--- START OF Items ---
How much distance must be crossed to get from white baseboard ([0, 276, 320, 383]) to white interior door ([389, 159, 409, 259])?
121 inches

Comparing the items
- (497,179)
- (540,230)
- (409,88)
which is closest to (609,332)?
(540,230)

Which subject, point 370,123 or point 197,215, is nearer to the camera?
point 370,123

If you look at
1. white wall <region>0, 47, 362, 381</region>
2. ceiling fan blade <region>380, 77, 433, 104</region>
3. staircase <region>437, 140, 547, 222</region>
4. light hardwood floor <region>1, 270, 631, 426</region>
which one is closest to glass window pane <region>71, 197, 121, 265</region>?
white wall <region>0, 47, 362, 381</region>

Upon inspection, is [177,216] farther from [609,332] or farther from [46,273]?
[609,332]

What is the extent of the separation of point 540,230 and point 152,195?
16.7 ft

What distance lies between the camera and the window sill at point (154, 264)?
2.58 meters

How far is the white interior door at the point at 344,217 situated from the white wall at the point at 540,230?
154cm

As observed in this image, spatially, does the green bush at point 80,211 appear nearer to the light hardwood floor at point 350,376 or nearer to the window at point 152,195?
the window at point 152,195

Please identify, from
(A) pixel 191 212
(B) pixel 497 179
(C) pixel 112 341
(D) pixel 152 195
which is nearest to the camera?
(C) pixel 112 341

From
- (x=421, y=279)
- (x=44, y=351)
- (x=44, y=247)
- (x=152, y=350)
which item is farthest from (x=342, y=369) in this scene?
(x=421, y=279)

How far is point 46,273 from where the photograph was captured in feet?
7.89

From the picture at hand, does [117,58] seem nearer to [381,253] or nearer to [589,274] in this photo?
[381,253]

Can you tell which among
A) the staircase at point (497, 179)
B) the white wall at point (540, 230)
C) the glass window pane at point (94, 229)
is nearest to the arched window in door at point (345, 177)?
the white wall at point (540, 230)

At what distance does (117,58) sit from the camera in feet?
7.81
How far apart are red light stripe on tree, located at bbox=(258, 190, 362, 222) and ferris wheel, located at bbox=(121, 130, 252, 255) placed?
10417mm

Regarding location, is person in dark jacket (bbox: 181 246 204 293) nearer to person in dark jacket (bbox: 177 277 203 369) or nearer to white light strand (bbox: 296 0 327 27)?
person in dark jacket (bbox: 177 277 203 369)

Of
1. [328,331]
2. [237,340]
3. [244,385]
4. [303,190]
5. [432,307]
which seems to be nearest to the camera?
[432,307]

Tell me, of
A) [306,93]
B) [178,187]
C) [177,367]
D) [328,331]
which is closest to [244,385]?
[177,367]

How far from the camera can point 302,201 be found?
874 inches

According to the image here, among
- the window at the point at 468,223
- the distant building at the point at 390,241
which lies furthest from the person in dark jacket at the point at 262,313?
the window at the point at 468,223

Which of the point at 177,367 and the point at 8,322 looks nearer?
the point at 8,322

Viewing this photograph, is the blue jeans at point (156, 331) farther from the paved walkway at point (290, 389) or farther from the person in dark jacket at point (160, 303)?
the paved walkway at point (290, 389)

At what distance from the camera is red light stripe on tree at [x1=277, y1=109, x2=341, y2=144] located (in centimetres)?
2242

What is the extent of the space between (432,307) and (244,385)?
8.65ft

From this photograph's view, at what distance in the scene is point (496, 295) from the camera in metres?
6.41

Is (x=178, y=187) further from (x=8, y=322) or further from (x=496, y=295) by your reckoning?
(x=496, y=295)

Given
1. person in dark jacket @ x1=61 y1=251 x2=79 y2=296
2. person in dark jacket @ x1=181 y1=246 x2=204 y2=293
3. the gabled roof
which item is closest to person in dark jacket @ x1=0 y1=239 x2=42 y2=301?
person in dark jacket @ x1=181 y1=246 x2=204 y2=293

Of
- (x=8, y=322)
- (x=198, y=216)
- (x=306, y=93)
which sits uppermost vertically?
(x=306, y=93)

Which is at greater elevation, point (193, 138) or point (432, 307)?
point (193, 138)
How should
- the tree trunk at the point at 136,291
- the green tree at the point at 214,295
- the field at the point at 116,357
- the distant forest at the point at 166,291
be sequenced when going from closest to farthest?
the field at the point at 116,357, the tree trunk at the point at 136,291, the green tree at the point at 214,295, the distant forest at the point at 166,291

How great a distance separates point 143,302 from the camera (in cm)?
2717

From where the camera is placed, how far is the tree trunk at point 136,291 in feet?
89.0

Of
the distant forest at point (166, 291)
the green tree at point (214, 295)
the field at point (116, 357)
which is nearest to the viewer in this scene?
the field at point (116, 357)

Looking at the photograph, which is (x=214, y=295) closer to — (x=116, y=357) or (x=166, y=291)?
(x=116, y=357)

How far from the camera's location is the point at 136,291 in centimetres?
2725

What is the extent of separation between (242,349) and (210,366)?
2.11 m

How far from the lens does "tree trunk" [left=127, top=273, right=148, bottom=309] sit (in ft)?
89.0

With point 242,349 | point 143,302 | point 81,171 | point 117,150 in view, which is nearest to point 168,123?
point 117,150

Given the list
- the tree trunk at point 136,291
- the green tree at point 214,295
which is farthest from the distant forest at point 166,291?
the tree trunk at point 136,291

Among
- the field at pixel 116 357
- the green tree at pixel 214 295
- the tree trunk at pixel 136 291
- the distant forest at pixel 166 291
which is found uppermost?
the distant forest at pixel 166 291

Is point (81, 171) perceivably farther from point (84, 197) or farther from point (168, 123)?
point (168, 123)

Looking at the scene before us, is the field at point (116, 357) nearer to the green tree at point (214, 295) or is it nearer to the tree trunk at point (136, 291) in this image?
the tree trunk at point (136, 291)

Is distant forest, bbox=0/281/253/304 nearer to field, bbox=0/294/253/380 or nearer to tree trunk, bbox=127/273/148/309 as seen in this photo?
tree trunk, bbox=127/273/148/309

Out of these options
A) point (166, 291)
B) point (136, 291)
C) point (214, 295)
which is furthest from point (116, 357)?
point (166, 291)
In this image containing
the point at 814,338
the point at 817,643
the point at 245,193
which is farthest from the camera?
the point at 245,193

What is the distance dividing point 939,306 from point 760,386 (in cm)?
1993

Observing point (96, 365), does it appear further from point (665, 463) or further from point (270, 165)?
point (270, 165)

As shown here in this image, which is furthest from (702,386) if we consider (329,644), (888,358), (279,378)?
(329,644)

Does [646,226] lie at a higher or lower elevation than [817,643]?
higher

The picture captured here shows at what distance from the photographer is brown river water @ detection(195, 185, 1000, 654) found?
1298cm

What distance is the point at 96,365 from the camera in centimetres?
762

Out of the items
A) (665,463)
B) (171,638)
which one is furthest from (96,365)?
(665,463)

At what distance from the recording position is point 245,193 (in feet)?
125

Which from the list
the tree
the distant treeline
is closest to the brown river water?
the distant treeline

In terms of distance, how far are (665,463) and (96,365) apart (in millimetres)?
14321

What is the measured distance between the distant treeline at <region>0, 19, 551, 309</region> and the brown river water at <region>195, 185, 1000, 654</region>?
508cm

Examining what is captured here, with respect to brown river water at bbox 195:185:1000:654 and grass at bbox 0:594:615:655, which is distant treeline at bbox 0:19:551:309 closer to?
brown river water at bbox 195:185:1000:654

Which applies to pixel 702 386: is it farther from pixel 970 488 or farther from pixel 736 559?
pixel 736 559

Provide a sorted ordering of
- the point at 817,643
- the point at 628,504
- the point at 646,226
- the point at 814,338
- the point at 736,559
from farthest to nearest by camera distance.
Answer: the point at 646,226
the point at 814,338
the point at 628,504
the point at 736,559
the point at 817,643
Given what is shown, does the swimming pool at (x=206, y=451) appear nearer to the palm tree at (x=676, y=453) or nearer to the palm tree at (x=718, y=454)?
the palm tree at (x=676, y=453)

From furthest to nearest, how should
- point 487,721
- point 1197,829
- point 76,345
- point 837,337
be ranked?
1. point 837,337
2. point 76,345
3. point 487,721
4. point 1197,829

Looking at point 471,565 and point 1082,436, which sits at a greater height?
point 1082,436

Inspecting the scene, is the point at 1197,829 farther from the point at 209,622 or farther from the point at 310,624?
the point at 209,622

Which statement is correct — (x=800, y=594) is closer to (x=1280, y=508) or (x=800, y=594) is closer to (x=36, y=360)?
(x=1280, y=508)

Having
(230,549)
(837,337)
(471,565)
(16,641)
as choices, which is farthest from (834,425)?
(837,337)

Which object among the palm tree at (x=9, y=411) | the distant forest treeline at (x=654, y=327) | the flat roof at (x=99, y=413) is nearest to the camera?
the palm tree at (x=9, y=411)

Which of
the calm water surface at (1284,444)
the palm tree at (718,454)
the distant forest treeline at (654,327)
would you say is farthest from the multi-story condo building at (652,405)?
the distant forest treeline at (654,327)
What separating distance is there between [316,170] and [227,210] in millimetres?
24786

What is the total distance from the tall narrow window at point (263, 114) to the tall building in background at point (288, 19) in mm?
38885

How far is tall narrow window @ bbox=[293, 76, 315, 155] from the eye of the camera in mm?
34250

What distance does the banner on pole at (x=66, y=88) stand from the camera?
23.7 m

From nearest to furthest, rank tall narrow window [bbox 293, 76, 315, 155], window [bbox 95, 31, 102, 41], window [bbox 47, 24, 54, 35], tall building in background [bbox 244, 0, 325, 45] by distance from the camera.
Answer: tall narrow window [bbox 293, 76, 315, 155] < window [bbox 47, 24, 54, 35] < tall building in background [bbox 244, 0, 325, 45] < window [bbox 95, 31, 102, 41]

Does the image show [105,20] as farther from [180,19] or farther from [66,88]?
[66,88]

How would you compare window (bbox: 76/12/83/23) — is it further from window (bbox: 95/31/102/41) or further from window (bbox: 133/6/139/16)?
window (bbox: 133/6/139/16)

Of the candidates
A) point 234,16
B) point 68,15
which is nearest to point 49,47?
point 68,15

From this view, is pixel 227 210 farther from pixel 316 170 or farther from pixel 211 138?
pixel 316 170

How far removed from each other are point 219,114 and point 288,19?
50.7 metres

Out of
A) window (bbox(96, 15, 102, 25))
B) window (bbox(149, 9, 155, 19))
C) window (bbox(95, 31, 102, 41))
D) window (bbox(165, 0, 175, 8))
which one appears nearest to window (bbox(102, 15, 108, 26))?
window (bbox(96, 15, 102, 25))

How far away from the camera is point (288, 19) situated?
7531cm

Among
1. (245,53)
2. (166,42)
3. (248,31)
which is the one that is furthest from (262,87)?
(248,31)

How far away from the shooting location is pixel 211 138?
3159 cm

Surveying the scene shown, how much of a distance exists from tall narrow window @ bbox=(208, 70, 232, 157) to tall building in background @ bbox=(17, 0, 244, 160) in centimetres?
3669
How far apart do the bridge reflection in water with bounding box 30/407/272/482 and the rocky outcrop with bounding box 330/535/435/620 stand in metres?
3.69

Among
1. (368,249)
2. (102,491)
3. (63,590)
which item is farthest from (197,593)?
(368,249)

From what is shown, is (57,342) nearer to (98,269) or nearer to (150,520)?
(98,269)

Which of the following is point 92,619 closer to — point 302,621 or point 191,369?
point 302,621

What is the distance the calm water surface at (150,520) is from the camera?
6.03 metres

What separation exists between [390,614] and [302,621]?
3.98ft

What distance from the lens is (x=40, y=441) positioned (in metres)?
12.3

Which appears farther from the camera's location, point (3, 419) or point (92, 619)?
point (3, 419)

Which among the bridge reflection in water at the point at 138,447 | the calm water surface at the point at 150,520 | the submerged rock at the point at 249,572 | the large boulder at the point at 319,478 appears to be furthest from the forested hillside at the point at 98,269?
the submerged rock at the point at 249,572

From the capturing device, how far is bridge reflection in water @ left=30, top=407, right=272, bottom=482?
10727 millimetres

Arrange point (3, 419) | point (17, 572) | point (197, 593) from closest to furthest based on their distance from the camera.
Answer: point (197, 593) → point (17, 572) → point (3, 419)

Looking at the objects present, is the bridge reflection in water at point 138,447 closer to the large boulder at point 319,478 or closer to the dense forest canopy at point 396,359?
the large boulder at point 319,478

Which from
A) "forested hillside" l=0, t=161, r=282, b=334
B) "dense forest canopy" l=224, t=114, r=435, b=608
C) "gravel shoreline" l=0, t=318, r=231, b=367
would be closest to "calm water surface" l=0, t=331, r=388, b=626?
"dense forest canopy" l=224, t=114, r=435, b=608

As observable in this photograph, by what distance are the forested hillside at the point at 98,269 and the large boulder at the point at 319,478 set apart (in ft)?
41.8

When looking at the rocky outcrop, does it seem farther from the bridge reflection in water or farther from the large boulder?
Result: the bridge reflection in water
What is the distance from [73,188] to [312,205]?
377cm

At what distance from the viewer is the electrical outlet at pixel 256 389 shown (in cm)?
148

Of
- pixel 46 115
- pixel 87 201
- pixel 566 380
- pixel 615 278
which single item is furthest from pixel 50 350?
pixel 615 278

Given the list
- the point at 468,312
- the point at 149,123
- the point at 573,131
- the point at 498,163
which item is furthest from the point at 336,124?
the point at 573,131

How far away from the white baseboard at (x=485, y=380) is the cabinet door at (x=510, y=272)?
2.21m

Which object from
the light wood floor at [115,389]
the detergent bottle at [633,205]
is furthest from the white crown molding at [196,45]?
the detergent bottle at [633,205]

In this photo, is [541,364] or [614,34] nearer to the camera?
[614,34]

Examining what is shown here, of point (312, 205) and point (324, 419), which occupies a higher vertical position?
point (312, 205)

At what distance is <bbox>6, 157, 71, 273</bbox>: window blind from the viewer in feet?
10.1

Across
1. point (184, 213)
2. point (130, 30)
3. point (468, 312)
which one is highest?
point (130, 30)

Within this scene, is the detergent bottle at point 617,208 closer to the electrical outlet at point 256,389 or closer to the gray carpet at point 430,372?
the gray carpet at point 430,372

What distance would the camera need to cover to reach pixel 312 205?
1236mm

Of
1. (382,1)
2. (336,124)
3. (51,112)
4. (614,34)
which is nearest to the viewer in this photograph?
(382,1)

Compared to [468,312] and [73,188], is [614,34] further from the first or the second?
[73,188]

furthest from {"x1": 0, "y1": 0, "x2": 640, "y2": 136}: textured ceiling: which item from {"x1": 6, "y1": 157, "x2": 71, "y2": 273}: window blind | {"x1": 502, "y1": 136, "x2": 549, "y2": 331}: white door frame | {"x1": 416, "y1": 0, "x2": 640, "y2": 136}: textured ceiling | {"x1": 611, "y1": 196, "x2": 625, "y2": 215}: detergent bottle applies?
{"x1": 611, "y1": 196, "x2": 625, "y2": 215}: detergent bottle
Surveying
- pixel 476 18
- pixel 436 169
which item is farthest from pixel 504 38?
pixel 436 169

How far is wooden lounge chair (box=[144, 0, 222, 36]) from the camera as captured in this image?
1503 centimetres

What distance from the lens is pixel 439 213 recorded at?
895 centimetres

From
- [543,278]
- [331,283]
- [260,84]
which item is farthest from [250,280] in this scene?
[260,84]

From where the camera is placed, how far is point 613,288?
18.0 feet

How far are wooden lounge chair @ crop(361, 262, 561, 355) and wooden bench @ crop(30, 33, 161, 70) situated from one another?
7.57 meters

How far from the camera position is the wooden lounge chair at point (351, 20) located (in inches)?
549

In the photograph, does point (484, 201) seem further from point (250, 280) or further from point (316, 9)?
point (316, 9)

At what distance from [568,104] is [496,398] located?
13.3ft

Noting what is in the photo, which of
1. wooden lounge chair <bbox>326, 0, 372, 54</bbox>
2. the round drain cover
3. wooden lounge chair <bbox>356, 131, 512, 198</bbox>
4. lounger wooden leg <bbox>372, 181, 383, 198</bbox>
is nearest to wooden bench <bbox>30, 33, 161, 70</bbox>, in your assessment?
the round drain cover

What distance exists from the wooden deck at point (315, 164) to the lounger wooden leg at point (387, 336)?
--- END OF Items ---
• _Work instructions_: Render the lines from the line containing "Upon inspection, is" to the line containing "2.58 meters", both included, as a JSON list of strings with one string per line and blank lines omitted.

• _Answer to the exercise_:
[
  "Upon inspection, is [177,216] farther from [609,332] or farther from [46,273]?",
  "[609,332]",
  "What is the extent of the separation of point 540,230 and point 152,195?",
  "16.7 ft",
  "What distance lies between the camera and the window sill at point (154, 264)?",
  "2.58 meters"
]